[Input material]
☆ ☆ ☆ ☆ ☆

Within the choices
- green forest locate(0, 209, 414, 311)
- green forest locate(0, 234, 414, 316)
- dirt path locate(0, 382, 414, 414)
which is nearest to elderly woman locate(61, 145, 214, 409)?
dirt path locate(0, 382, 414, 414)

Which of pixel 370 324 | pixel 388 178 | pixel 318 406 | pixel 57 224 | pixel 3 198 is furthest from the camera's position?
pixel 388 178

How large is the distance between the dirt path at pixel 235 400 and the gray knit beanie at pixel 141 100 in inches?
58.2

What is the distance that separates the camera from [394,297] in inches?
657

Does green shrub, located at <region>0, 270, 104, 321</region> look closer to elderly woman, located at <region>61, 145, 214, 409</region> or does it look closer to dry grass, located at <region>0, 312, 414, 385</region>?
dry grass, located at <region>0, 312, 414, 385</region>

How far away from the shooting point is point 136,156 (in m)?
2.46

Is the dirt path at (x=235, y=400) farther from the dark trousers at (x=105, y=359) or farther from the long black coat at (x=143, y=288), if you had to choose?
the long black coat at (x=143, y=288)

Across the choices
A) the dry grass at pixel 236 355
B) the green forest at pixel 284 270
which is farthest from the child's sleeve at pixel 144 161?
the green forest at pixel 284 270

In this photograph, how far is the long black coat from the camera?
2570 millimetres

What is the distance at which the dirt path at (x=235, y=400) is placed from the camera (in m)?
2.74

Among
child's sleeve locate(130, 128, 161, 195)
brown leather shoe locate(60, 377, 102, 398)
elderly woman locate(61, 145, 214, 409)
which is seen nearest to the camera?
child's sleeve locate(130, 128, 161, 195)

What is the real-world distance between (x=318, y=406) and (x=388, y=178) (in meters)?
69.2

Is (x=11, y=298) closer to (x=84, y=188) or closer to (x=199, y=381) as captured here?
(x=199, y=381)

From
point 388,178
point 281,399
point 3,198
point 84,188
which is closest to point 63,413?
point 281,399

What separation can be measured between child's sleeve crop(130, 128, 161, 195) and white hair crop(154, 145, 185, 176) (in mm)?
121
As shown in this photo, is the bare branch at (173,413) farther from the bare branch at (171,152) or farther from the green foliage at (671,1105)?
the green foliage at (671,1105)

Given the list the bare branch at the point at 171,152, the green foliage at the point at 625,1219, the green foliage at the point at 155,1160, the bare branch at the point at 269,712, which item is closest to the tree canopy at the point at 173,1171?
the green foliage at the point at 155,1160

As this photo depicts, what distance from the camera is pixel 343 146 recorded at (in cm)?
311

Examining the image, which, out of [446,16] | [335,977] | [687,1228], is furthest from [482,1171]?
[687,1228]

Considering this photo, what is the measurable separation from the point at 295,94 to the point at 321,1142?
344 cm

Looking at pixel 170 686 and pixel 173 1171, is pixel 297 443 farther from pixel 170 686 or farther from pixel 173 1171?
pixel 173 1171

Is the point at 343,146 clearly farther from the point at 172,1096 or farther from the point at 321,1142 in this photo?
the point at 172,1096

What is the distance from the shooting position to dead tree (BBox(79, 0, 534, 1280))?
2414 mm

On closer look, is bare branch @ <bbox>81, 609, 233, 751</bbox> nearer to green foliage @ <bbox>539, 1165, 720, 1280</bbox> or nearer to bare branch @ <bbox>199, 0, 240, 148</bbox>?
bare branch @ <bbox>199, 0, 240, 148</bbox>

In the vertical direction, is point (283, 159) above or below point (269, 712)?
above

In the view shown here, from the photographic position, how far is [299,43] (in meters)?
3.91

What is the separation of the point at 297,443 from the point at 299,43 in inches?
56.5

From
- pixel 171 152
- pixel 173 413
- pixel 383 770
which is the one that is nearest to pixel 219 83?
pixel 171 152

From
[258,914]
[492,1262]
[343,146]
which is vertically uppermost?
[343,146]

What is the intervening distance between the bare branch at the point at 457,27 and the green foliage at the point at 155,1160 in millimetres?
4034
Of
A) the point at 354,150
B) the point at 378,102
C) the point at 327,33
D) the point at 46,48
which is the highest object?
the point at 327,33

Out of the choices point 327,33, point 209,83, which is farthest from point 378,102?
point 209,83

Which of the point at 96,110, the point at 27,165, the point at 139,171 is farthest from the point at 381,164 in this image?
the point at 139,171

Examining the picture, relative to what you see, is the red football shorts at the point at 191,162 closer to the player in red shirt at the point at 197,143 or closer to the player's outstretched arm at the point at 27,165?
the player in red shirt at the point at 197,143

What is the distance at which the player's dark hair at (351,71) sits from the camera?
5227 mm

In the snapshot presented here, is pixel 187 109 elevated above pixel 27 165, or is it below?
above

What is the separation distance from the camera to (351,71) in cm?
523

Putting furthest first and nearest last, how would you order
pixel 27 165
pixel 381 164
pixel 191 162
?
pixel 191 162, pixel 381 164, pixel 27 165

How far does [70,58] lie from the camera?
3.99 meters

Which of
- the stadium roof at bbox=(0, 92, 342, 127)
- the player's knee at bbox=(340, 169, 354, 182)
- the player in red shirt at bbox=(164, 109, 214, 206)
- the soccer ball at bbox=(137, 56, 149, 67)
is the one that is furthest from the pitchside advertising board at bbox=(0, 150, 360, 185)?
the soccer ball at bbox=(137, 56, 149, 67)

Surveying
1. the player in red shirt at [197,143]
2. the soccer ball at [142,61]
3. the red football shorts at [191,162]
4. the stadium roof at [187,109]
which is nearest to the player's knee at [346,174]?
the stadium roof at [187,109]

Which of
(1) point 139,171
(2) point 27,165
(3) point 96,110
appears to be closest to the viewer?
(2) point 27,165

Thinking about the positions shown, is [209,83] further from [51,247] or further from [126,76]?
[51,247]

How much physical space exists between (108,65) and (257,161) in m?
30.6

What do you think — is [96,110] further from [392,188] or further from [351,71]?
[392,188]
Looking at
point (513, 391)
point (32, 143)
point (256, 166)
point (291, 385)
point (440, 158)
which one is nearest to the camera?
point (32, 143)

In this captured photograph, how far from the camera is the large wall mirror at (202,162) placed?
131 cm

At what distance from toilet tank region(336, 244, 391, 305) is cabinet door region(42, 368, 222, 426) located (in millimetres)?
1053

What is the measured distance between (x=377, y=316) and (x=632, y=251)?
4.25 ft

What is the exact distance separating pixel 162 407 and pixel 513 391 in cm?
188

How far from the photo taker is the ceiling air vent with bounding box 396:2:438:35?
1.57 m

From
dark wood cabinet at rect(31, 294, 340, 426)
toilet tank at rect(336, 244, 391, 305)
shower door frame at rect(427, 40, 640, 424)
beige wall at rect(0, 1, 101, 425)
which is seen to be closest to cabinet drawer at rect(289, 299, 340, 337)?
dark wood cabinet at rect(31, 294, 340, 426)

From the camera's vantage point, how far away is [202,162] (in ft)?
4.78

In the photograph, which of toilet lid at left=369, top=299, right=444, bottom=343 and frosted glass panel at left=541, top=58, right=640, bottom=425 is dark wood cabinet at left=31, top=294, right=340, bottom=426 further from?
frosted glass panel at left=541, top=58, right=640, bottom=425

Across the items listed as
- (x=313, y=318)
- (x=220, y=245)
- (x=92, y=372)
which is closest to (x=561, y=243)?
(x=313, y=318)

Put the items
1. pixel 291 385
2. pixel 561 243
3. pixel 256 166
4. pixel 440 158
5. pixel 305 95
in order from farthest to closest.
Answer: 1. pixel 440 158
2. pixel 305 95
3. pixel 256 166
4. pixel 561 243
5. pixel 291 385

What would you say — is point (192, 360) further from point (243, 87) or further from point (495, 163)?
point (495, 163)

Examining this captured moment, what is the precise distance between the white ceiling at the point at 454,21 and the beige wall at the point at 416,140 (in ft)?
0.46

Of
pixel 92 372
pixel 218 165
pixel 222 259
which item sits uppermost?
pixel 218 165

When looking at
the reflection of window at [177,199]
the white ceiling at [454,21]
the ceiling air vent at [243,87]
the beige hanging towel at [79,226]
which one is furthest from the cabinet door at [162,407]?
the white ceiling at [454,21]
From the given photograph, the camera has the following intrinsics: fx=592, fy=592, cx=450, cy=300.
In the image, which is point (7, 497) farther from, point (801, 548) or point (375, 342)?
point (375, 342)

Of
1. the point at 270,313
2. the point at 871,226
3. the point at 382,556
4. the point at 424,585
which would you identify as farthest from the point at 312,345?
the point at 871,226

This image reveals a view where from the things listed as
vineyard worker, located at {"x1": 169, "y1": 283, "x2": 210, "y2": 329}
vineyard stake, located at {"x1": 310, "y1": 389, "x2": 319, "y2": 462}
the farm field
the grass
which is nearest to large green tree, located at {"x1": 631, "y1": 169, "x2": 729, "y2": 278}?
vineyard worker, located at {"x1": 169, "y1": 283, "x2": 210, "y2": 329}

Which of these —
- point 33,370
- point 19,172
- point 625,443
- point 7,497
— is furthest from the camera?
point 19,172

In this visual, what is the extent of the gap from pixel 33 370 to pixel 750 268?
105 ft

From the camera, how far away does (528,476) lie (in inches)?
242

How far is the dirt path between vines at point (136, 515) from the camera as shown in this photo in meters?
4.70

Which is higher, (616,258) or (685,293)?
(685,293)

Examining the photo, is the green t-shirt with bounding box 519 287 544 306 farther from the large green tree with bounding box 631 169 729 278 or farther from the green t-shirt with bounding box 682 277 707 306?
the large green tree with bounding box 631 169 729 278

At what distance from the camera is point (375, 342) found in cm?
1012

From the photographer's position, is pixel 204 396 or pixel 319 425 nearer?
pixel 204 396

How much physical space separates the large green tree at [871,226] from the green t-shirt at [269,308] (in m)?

☆ ☆ ☆ ☆ ☆

[Aim] Please render the lines above as a numbered list with blank lines omitted, beginning at the line that has "Is the point" and stopping after the line that has "3.99 meters".

[Output for this exercise]
1. Is the point at 343,146 clearly farther from the point at 172,1096 or farther from the point at 321,1142 in this photo?
2. the point at 172,1096
3. What is the distance from the shooting position to dead tree (BBox(79, 0, 534, 1280))?
4. 2414 mm
5. On closer look, is bare branch @ <bbox>81, 609, 233, 751</bbox> nearer to green foliage @ <bbox>539, 1165, 720, 1280</bbox> or nearer to bare branch @ <bbox>199, 0, 240, 148</bbox>?
6. bare branch @ <bbox>199, 0, 240, 148</bbox>
7. In the vertical direction, is point (283, 159) above or below point (269, 712)?
8. above
9. In the view shown here, from the photographic position, how far is [299,43] (in meters)?
10. 3.91
11. What is the separation of the point at 297,443 from the point at 299,43 in inches?
12. 56.5
13. From
14. - pixel 171 152
15. - pixel 173 413
16. - pixel 383 770
17. which is the one that is nearest to pixel 219 83?
18. pixel 171 152
19. From
20. [258,914]
21. [492,1262]
22. [343,146]
23. which is vertically uppermost?
24. [343,146]
25. What is the intervening distance between the bare branch at the point at 457,27 and the green foliage at the point at 155,1160 in millimetres?
26. 4034
27. Of
28. A) the point at 354,150
29. B) the point at 378,102
30. C) the point at 327,33
31. D) the point at 46,48
32. which is the highest object?
33. the point at 327,33
34. Out of the choices point 327,33, point 209,83, which is farthest from point 378,102?
35. point 209,83
36. Which of the point at 96,110, the point at 27,165, the point at 139,171 is farthest from the point at 381,164 in this image?
37. the point at 139,171
38. Examining the picture, relative to what you see, is the red football shorts at the point at 191,162 closer to the player in red shirt at the point at 197,143 or closer to the player's outstretched arm at the point at 27,165?
39. the player in red shirt at the point at 197,143
40. What is the distance at which the player's dark hair at (351,71) sits from the camera?
41. 5227 mm
42. In the snapshot presented here, is pixel 187 109 elevated above pixel 27 165, or is it below?
43. above
44. What is the separation distance from the camera to (351,71) in cm?
45. 523
46. Putting furthest first and nearest last, how would you order
47. pixel 27 165
48. pixel 381 164
49. pixel 191 162
50. ?
51. pixel 191 162, pixel 381 164, pixel 27 165
52. How far does [70,58] lie from the camera?
53. 3.99 meters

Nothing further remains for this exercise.